One of the most unusual escapes in the history of American prisons took place near Marion on July 21, 1971. At about 1:45 that afternoon, Warren George Briggs, bank robber turned scientist, leapt over two barbed wire-topped 15 foot high fences and ran unscathed through a hail of bullets into the woods surrounding the U.S. Penitentiary. Up until that time, the prison built in 1964, was thought to be escape proof.
Briggs claimed that he and four other fellow inmates risked what seemed to be certain death to prove that Briggs had invented and developed a water de-salting process that would enable mankind to purify sea water at a reasonable cost. And then, in what was the most amazing turn of events, Briggs turned himself in to the FBI four days later in Kansas City, Missouri.
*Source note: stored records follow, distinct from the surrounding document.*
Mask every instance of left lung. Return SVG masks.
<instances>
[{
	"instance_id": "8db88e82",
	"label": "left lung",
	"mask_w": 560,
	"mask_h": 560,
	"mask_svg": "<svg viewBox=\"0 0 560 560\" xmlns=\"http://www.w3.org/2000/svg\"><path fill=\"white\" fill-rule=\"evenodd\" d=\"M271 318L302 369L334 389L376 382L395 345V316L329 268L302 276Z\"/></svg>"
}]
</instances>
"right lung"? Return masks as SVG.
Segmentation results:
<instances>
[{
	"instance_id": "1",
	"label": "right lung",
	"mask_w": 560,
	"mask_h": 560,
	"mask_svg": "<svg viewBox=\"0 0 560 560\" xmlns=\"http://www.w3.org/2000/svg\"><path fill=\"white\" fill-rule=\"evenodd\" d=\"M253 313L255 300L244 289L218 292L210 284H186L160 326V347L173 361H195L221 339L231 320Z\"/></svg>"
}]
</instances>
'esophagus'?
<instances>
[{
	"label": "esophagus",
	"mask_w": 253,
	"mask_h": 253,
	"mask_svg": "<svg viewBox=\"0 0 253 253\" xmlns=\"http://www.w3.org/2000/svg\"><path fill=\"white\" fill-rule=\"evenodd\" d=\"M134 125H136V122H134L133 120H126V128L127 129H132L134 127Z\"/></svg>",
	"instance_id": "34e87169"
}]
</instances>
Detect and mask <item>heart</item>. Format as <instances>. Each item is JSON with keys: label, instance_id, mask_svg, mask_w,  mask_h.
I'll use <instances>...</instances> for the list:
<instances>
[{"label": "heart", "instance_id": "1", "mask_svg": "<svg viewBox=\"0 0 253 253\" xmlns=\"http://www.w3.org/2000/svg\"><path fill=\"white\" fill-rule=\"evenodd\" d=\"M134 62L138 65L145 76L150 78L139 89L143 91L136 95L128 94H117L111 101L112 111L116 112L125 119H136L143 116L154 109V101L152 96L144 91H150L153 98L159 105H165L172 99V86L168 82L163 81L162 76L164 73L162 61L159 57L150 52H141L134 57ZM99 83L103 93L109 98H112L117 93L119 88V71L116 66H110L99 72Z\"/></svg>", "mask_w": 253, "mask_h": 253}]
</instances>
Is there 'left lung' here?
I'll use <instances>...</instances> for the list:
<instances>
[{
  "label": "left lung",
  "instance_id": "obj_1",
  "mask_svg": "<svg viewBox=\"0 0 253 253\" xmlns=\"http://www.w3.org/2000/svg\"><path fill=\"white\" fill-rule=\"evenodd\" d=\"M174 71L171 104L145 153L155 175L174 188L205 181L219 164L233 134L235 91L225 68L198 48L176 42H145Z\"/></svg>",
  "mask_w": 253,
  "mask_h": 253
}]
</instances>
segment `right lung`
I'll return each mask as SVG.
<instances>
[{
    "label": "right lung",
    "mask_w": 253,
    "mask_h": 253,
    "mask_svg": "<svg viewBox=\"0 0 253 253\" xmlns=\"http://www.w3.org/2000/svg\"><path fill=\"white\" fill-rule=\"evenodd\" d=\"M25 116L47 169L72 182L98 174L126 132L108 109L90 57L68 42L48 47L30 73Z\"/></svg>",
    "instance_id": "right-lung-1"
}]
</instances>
Briggs, a slender 6’1” tall man originally from Baltimore, 34 years of age at that time, told his story to the press. “To escape from a maximum security unescapable prison and then surrender” would be a dramatic act to prove his sincerity, and gain public attention for his invention, he said. Four other inmates agreed to help him with his escape attempt, but were recaptured minutes after the event started. Their efforts were probably intended to be a diversion to help Briggs scale the fences.
The escapee stayed in the woods until after dark, then walked all night, using Interstate 57 to keep himself oriented. The next day, he slept in a grove of trees near a meadow. He resumed walking after dark on the second night and made his way to the truck weight station on I-57. A truck driver struck up a conversation with him. Briggs pulled a knife and made the trucker take him out of the area. The driver, from Peoria, talked Briggs out of accompanying him to his home. He suggested that he could take the escapee to St. Louis where he would be less conspicuous. Briggs agreed and the two drove the truck along I-64 over to Missouri. (Briggs was later tried for kidnapping the truck driver, but was acquitted by a Federal jury of that charge. Briggs was represented by Marion attorney Bernard A. Paul. )
He hitch-hiked across Missouri and stopped at the Kansas City campus of the University of Missouri, where he mingled unnoticed among the college students of that era. He made telephone contact with a relative of another inmate. Together they were able to arrange for the prison psychologist, Dr. William Lyle, and the Marion-based reporter of the United Press International news service, Sam Hancock, to come to Kansas City to help him turn himself in to the FBI. Lyle and Hancock drove to Kansas City, met with Briggs, and accompanied him to the FBI office there.
On January 31, 1972, a jury trial was commenced in Federal Court in Benton, before Judge William G. Juergens. After a week-long trial, Briggs was convicted of escape.